All han, no cock. This film is going to be panned. The reasons are primarily poor direction and a lousy sense of tone. For a film billed as a big blockbuster, Hancock lacks any sense of the spectacular. Instead it feels remarkably small, introspective and slight. That said, Hancock did pass the minimum standard of a Hollywood mall movie, I was reasonably entertained during the course of the film, no doubt because of Will Smith‘s very bankable charisma. During the walk to the car, however, my estimation of the flick starting taking a nose dive.
The premise is that Hancock (Smith) is the only superhero in the world, and as a result, he’s a drunk hateful slob. The first quarter or so of the film shows Hancock drunkenly trashing half of Los Angeles to save the day. It’s big budget slapstick and at times pretty damned funny. He’s a superhero with terrible PR but fortunately Ray (Jason Bateman), a PR guy, steps into reform the hero’s image. This includes getting him to don a superhero suit, learn to be nice to the cops, and to go to jail for a spell to serve out the 600 or so warrants for his arrest. In jail, he goes to AA and generally learns to stop being a jerk. At this point, with the film’s slapstick beginning souring into a redemption drama, I grew worried that the film wouldn’t have the energy to make it across the finish line. But no fear, there’s a twist. SPOILER ALERT: Ray’s wife Mary (Charlize Theron) is like Hancock a superhero and an immortal. And apparently they were lovers for a few thousand years but Hancock doesn’t remember that. He’s had amnesia for the past 80. So they fight, which includes trashing Hollywood for some reason. Ray finds out, of course. Suddenly, the movie becomes a domestic drama. By the time the movie ends, all of the energy of the first 20 or so minutes have completely dissipated.
Reportedly, this script has been bouncing around Hollywood for a long time and it has the feeling of having been reworked way too many times. Thematically, it hints at more interesting subtexts that never really materialize. Is Hancock a metaphor for American power in the cold war? Is it a reworking of the superhero genre? Is this a satire about power of PR? There’s so much fertile ground here that never gets mined, which is too bad. Instead, we get a movie that’s shallow and incoherent.
Director Peter Berg can’t seem to decide what kind of flick he’s making here. A farce? A family Drama? The tone of this movie is all over the map. Perhaps the low point of this incoherence was when Hancock was in prison and threatened by a couple thugs. The hero in turn threatens the thugs with jamming the head of one up the ass of the other. And then he does. Not only does Berg show the grizzly aftermath — which is both crass and completely unbelievable — but he then, inexplicably, has the Sanford and Son theme song kick in. WTF?
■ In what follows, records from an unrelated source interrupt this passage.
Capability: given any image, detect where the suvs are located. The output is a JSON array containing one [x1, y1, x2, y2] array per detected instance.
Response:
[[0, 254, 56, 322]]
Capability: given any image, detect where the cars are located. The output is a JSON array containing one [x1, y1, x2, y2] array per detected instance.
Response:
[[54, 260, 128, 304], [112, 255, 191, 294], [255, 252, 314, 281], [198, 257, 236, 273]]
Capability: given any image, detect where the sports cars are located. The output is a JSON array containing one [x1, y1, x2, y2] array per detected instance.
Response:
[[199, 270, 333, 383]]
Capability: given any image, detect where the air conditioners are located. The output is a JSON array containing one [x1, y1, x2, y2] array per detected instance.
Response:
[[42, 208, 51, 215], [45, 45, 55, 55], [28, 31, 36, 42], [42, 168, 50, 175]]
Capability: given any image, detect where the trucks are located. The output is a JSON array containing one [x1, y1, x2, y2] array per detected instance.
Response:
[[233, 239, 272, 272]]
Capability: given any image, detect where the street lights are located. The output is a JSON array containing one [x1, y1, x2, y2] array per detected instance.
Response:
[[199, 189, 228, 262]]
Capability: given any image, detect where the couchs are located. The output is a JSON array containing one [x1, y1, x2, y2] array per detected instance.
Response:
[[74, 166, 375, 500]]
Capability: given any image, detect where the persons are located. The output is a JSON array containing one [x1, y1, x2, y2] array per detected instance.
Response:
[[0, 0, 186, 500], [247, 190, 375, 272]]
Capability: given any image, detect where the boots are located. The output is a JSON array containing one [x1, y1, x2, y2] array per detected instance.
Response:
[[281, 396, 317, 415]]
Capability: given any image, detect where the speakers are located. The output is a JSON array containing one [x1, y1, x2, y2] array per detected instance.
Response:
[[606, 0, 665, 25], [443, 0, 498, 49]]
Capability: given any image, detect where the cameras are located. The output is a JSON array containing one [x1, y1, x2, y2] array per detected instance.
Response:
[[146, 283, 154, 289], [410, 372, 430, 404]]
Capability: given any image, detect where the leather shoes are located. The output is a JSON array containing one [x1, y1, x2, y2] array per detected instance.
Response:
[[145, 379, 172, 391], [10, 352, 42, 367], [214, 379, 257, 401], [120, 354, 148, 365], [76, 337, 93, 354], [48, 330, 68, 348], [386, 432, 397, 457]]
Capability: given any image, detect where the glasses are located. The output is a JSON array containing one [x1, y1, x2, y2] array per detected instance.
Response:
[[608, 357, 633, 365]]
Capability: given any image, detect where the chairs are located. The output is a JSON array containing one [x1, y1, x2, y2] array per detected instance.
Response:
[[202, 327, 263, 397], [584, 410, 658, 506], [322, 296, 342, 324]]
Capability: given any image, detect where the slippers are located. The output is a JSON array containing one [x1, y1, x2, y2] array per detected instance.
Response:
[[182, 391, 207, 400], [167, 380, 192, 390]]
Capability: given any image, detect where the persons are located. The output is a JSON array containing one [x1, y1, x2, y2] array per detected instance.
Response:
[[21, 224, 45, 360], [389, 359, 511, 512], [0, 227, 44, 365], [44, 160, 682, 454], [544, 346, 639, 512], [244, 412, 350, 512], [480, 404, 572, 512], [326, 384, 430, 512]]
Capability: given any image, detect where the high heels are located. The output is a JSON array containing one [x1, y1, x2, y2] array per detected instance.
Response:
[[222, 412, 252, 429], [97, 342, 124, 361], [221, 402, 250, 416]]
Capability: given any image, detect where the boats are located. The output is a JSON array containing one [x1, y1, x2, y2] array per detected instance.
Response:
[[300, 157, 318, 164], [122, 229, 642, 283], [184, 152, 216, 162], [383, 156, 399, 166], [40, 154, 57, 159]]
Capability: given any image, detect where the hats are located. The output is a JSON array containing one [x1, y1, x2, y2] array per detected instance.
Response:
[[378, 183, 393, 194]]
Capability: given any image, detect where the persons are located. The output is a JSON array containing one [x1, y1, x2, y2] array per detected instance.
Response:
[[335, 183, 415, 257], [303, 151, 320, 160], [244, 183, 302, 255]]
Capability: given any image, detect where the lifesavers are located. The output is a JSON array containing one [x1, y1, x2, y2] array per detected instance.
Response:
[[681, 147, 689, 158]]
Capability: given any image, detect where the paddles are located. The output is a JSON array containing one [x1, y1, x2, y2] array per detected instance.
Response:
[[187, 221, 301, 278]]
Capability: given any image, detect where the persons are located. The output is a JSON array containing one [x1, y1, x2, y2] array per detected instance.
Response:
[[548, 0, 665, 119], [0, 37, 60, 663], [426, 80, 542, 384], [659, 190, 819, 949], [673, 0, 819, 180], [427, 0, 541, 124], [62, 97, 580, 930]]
His sense of Los Angeles geography is similarly sloppy. This is a pet peeve of mine, especially after watching Thom Andersen’s Los Angeles Plays Itself. In the beginning of movie, Hancock is battling some baddies downtown who make a left turn and suddenly they’re all in the LAX area, some 15 miles away. Some explosions happen and then they are suddenly back in downtown. If this were the movie’s one sin, I wouldn’t beef. But this seems to speak to a higher level of sloppiness that permeates the film. But his most obvious — and damning — mistake is his directing style has been lifted straight from Paul Greengrass or Michael Mann (who produced the film). It works for Greengrass and Mann because they aren’t trying to be funny. Hancock, in theory, is. The Bourne Ultimatum-style shaking camera is plainly wrong for this script.
Will Smith manages to almost keep the movie watchable. But if you possess even the barest of critical faculties, you will probably have an annoying walk to the car.